*DIRECTIVES:*
**1.** List every Dow level that the final paragraph of the market commentary names.
**2.** According to the market commentary, what is the normal margin of the NYFR-OIS 1-month spread?
**3.** Copy the market commentary from "The Dow formed" to "support at 8000.", swapping "uncertainty" for "indecision".

━━━ SOURCE TEXT

The NYFR-OIS 1-month spread is finally responding, and appears headed for a return to the normal margin of 50 basis points (0.50%). Not unexpected when you consider that the Fed has injected more dollars into the financial system than the annual GDP of a country like Australia. We will have to wait to see the long term impact of such a huge injection of funds.
The Dow formed an inside day on Friday, signaling uncertainty. Strong volume on Thursday indicates short-term support. Reversal above Thurday's high would indicate a test of resistance at 10000. Breakout below the low would warn of another test of support at 8000.
Long Term: The primary trend is down and breakout below 8000 would test the band of support between 7000 and 7300; the 50 percent retracement level for Fibonacci followers. Recovery above 10000 is less likely. And would not signal a primary trend change — unless there is a breakout above primary resistance between 11800 and 12000.

━━━━━━
━━━ RECORDS SUPPLIED

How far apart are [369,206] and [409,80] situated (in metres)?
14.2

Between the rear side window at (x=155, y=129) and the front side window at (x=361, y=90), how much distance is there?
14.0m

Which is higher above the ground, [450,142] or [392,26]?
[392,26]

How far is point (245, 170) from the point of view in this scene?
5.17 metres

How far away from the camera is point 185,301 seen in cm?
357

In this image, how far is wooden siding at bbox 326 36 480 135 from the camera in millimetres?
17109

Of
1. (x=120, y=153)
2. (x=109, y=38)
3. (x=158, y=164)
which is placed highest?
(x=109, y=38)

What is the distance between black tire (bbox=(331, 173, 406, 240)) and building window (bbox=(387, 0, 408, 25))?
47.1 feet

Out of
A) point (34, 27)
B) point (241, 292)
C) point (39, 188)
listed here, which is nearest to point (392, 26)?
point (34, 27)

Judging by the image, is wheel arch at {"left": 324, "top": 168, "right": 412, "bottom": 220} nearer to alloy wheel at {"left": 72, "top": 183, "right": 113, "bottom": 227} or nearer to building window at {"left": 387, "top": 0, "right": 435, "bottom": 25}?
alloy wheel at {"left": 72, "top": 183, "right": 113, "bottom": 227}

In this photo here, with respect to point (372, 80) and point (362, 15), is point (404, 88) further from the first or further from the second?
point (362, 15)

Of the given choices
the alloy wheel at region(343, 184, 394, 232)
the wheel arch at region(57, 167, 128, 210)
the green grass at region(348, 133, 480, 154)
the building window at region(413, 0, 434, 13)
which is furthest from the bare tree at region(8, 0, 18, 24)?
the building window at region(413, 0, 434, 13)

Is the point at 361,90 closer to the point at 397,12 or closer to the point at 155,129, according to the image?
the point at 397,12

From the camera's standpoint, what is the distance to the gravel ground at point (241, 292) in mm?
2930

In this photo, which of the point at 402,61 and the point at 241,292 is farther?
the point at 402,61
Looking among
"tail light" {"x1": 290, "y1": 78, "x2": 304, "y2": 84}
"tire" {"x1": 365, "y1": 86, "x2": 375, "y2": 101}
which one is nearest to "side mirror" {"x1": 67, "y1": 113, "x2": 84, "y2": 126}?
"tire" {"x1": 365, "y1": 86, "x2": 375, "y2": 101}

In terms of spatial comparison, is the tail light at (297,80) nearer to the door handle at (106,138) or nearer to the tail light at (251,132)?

━━━━━━

*EXPECTED OUTPUTS:*
**1.** 8000, 7000, 7300, 10000, 11800, 12000

**2.** 50 basis points (0.50%)

**3.**
The Dow formed an inside day on Friday, signaling indecision. Strong volume on Thursday indicates short-term support. Reversal above Thurday's high would indicate a test of resistance at 10000. Breakout below the low would warn of another test of support at 8000.